— WORK TO COMPLETE —
Select each line of the listing below that contains the word "distance", and copy those lines unchanged.

— PROVIDED RECORDS —
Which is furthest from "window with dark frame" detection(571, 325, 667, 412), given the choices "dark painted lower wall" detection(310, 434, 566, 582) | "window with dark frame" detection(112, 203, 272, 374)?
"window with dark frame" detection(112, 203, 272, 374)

==

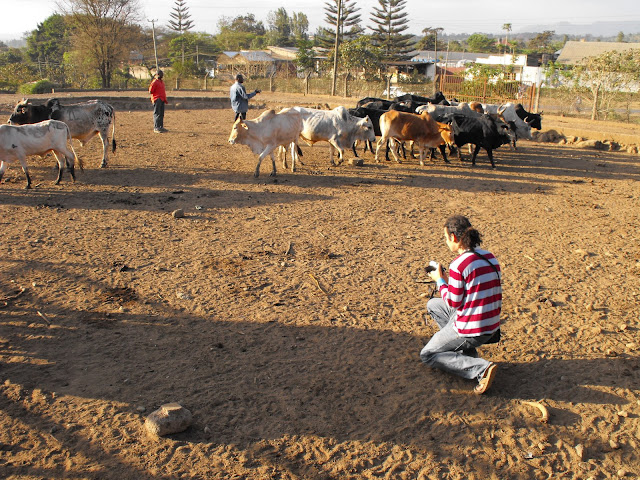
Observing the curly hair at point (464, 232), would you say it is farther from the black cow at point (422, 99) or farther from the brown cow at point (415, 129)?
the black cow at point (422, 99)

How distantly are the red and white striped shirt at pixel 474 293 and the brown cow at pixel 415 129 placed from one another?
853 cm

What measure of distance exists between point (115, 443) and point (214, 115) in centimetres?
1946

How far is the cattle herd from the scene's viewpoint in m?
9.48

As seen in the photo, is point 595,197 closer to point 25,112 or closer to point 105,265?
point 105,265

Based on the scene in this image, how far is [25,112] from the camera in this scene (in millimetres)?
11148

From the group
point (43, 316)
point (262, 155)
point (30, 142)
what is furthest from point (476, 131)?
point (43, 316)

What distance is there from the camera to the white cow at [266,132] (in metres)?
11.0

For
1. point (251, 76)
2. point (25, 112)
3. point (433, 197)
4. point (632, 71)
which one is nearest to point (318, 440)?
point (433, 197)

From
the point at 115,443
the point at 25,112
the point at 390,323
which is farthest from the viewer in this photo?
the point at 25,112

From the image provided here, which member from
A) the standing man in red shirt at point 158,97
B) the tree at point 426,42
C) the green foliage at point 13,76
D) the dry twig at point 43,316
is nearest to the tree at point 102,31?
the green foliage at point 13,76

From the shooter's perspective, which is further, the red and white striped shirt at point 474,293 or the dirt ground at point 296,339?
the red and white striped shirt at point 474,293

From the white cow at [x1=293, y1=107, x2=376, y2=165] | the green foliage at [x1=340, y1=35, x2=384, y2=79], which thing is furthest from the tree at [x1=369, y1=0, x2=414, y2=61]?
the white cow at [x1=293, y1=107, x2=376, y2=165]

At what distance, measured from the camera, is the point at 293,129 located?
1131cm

— TASK ANSWER —
What measure of distance exists between point (115, 443) and point (214, 115) in centimetres?
What distance is there from the camera to the white cow at [266,132] (in metres)?
At what distance, measured from the camera, is the point at 293,129 located?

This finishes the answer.